Frank McBrearty Jnr has submitted a petition to the European Parliament claiming his family’s lack of legal aid in the Morris Tribunal goes against his human rights, it emerged today.

Family protest treatment by Morris Tribunal

Frank McBrearty Jnr has submitted a petition to the European Parliament claiming his family’s lack of legal aid in the Morris Tribunal goes against his human rights, it emerged today.

The submission to the Parliament’s Petitions Committee outlines the alleged campaign of harassment by garda against the McBrearty family and the state’s failure to afford them the same level of legal representation as other parties before the tribunal.

The committee is being asked to determine if the decision to deny legal costs to the McBrearty family’s team of lawyers is contrary to the spirit of the European Union’s Charter of Fundamental Rights.

The petition, which was submitted on Friday, is being supported by Fine Gael MEP for the North West, Senator Jim Higgins, who will be making an oral presentation to the committee’s chairman on Tuesday.

In the statement Mr McBrearty Jnr condemns the way he says his family were treated during the murder investigation into the death of Raphoe cattle dealer Richie Barron, who was later found to have died in a hit and run accident.

He also criticises the state’s failure to grant legal aid to his family at the Morris Tribunal into alleged Garda corruption in Donegal, and the terms of reference for the tribunal.

Mr Higgins said that although members of the McBrearty family had been arrested for a crime they had no part in and that 160 breaches of licensing laws brought by Gardai against their premises had been dropped by the Director of Public Prosecutions, they were still unrepresented by lawyers at the Tribunal.

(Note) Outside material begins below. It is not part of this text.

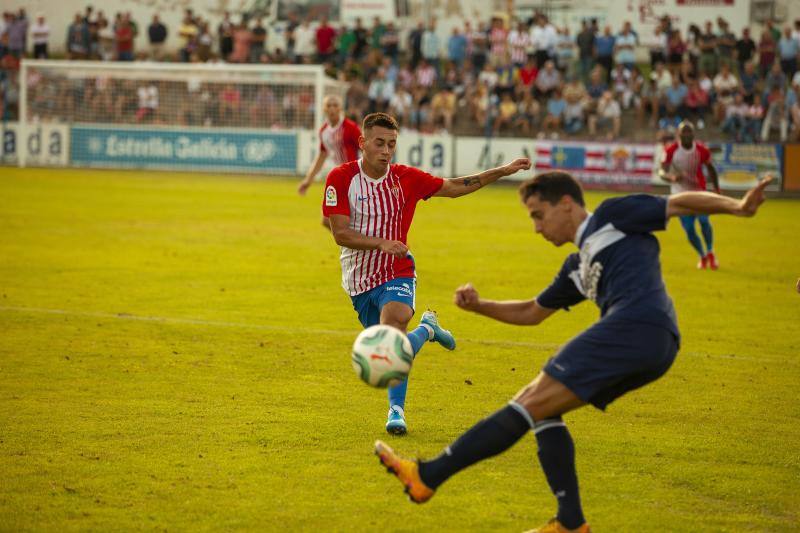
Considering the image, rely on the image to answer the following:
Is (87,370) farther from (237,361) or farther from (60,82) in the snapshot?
(60,82)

On the other hand, he said, Garda representative bodies, the Garda Commissioner and the Minister for Justice all had legal representation.

“There is a glaring injustice here to which Minister Michael McDowell continues to turn a deliberate and indifferent blind eye,” he said.

“I am confident that the European Parliament’s Petitions Committee will rule that the Irish Government’s treatment of the McBreartys is unfair and discriminatory.”